5.3 In beginsel behoort het tot het normale bedrijfsrisico van een professioneel teler dat het bedrijf kan worden getroffen door een plantenziekte, ook als dit niet op voorhand te verwachten valt. Het College ziet geen aanleiding om in het geval van appellant van dit uitgangspunt af te wijken. Daartoe acht het College van belang dat het schadelijk organisme waar het hier om gaat (Xanthomonas) in rubriek II van deel A van bijlage II bij de Fytorichtlijn in relatie tot álle soorten Prunus – en dus ook de Laurocerasus op het bedrijf van appellant – staat opgenomen als een schadelijk organisme waarvan bekend is dat deze in de Gemeenschap voorkomt, risico’s oplevert voor de gehele Gemeenschap en daarom moet worden uitgeroeid. Daar komt bij dat voor het College vaststaat dat appellant een partij Laurocerasus heeft aangeschaft die op dat moment sporen van een – hem toen nog onbekende – aantasting droeg. Nu appellant, zonder enige zekerheid te hebben verkregen over de oorzaak van de aantasting, toch het aangetaste materiaal heeft gebruikt, nam hij het aanmerkelijke risico van een besmetting met een schadelijk organisme zoals Xanthomonas. Dat de partij, naar appellant ter zitting heeft gesteld, was voorzien van een plantenpaspoort leidt niet tot een ander oordeel, nu dit document geen garantie biedt dat de betreffende partij (blijvend) ziektevrij is.
5.4 Het beroep van appellant op de genoemde uitspraken van het College van 16 april 2009 kan, mede gelet op het voorgaande, niet slagen.
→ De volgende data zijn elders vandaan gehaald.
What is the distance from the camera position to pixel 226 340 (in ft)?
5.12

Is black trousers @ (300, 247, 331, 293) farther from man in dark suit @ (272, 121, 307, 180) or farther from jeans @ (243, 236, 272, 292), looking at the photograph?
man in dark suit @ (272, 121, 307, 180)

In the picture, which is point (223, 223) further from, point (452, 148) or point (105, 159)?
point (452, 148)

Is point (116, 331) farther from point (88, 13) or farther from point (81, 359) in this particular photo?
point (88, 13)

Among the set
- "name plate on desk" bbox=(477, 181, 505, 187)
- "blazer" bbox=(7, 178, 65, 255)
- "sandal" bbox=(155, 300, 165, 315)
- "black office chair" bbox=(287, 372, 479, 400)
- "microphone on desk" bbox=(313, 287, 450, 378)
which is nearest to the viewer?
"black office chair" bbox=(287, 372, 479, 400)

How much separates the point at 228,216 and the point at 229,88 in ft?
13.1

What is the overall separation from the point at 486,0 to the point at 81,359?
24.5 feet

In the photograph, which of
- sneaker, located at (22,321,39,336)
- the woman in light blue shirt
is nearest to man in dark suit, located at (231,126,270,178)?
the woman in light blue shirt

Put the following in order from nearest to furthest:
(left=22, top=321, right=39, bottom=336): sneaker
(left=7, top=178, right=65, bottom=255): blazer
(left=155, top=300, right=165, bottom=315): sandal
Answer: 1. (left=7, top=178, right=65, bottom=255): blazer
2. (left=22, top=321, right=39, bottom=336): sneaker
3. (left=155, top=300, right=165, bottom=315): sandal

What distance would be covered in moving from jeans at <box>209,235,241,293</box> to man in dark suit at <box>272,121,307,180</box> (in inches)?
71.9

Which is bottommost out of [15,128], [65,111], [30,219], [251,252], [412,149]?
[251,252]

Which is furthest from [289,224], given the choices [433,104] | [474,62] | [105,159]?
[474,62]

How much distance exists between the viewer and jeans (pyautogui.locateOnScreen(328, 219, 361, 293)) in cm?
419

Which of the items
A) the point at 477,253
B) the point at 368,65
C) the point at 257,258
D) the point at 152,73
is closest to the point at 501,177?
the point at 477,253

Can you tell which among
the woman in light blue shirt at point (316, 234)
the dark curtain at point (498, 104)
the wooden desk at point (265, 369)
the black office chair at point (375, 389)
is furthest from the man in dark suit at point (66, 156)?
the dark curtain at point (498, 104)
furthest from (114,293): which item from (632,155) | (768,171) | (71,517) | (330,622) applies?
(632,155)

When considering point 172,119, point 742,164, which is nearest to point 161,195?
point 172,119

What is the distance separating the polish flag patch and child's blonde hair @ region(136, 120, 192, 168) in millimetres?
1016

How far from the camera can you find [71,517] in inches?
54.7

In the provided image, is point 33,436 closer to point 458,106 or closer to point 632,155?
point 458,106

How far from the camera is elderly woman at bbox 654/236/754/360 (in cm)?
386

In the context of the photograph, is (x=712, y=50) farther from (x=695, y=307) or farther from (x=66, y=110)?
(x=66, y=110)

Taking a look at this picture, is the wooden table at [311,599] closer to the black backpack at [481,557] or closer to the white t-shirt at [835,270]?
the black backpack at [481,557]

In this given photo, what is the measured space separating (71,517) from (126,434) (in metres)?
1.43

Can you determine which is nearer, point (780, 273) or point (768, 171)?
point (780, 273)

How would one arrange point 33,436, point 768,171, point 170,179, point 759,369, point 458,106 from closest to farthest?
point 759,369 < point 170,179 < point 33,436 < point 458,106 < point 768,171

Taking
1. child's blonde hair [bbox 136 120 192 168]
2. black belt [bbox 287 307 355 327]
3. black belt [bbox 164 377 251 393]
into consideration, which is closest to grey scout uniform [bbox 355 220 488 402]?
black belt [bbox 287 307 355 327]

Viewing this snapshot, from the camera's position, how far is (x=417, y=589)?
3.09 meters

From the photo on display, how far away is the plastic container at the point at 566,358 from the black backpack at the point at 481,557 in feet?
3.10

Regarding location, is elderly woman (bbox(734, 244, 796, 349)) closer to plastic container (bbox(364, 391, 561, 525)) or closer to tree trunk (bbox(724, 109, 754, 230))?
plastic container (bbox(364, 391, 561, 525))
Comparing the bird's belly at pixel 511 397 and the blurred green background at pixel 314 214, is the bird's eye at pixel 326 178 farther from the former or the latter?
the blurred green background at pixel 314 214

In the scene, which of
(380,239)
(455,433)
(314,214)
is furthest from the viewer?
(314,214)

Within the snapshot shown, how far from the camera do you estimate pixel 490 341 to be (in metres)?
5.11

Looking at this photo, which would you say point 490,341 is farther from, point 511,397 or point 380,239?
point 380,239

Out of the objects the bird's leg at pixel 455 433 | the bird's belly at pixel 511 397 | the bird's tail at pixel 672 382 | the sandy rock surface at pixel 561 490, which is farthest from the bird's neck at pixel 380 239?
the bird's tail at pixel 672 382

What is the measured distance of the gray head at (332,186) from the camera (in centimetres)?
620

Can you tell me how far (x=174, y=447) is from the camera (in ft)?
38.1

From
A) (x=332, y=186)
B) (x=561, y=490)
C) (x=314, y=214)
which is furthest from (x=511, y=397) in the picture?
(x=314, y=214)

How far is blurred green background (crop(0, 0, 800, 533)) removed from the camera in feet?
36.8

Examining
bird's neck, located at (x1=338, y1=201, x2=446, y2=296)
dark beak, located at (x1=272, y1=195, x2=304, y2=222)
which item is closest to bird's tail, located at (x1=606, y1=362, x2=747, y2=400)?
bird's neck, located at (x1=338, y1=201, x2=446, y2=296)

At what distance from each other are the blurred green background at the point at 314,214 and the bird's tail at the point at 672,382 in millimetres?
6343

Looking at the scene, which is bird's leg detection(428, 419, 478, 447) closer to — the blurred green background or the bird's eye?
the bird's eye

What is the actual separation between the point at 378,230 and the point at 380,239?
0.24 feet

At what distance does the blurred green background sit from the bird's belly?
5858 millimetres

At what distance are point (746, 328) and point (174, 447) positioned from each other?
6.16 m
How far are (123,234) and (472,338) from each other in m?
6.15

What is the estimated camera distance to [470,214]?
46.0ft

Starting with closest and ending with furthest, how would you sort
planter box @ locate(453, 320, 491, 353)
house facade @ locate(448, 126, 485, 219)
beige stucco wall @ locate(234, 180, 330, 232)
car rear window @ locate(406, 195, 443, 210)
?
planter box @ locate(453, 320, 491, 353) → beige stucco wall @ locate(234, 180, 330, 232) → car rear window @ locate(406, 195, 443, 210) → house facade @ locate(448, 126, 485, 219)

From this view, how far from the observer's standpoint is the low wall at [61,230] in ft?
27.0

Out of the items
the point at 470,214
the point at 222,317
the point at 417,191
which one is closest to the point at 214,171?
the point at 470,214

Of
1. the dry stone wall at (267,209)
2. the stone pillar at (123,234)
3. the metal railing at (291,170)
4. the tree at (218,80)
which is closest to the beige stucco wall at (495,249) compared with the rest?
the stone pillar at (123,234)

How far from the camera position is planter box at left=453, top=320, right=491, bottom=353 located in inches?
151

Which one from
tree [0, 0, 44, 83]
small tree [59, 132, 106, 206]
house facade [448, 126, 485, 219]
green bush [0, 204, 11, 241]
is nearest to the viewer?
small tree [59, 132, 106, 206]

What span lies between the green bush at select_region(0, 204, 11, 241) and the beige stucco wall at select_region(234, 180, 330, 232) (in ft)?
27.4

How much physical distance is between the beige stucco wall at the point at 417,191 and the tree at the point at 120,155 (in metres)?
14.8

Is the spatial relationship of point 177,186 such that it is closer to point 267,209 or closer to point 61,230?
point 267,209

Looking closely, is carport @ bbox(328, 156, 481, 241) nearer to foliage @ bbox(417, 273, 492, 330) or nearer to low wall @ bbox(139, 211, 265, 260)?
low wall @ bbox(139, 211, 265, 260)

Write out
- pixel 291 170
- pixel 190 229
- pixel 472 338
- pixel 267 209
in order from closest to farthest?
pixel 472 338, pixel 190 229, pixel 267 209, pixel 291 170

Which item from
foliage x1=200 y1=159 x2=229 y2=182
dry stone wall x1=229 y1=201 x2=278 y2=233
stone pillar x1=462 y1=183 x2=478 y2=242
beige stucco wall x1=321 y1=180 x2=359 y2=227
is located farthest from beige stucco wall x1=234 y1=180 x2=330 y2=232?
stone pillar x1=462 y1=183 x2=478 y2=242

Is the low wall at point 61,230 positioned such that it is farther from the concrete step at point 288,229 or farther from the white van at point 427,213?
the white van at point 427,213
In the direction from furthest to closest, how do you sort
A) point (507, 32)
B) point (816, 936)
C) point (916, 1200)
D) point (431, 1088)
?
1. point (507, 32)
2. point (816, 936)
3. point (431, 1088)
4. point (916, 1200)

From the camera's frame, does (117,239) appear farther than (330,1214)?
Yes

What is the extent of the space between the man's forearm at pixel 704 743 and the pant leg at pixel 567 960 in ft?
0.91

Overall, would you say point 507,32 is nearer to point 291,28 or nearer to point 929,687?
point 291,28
In tegenstelling tot hetgeen in die uitspraken van belang is geacht, is er in het onderhavige geval immers geen sprake van een situatie waarin het schadelijke organisme symptoomloos aanwezig was. Bovendien volgt uit rubriek II van deel A van bijlage II bij de Fytorichtlijn dat – anders dan in de genoemde uitspraken het geval was – al langere tijd bekend was dat het hier aan de orde zijnde schadelijke organisme (Xanthomonas) zich ook kon voordoen in het hier aan de orde zijnde plantenmateriaal (Laurocerasus) op het bedrijf van appellant.
5.5 Gelet op hetgeen hiervoor is overwogen, komt het College tot de slotsom dat verweerder het verzoek van appellant om een tegemoetkoming in de schade op grond van artikel 4 Plantenziektewet terecht heeft afgewezen. Het beroep is dan ook ongegrond.
5.6 Voor een veroordeling in de proceskosten bestaat geen aanleiding.
6. De beslissing
Het College verklaart het beroep ongegrond.
Aldus gewezen door mrs. E.R. Eggeraat, E. Dijt en G.P. Kleijn, in tegenwoordigheid van mr. P.H. Broier als griffier, en uitgesproken in het openbaar op 1 september 2011.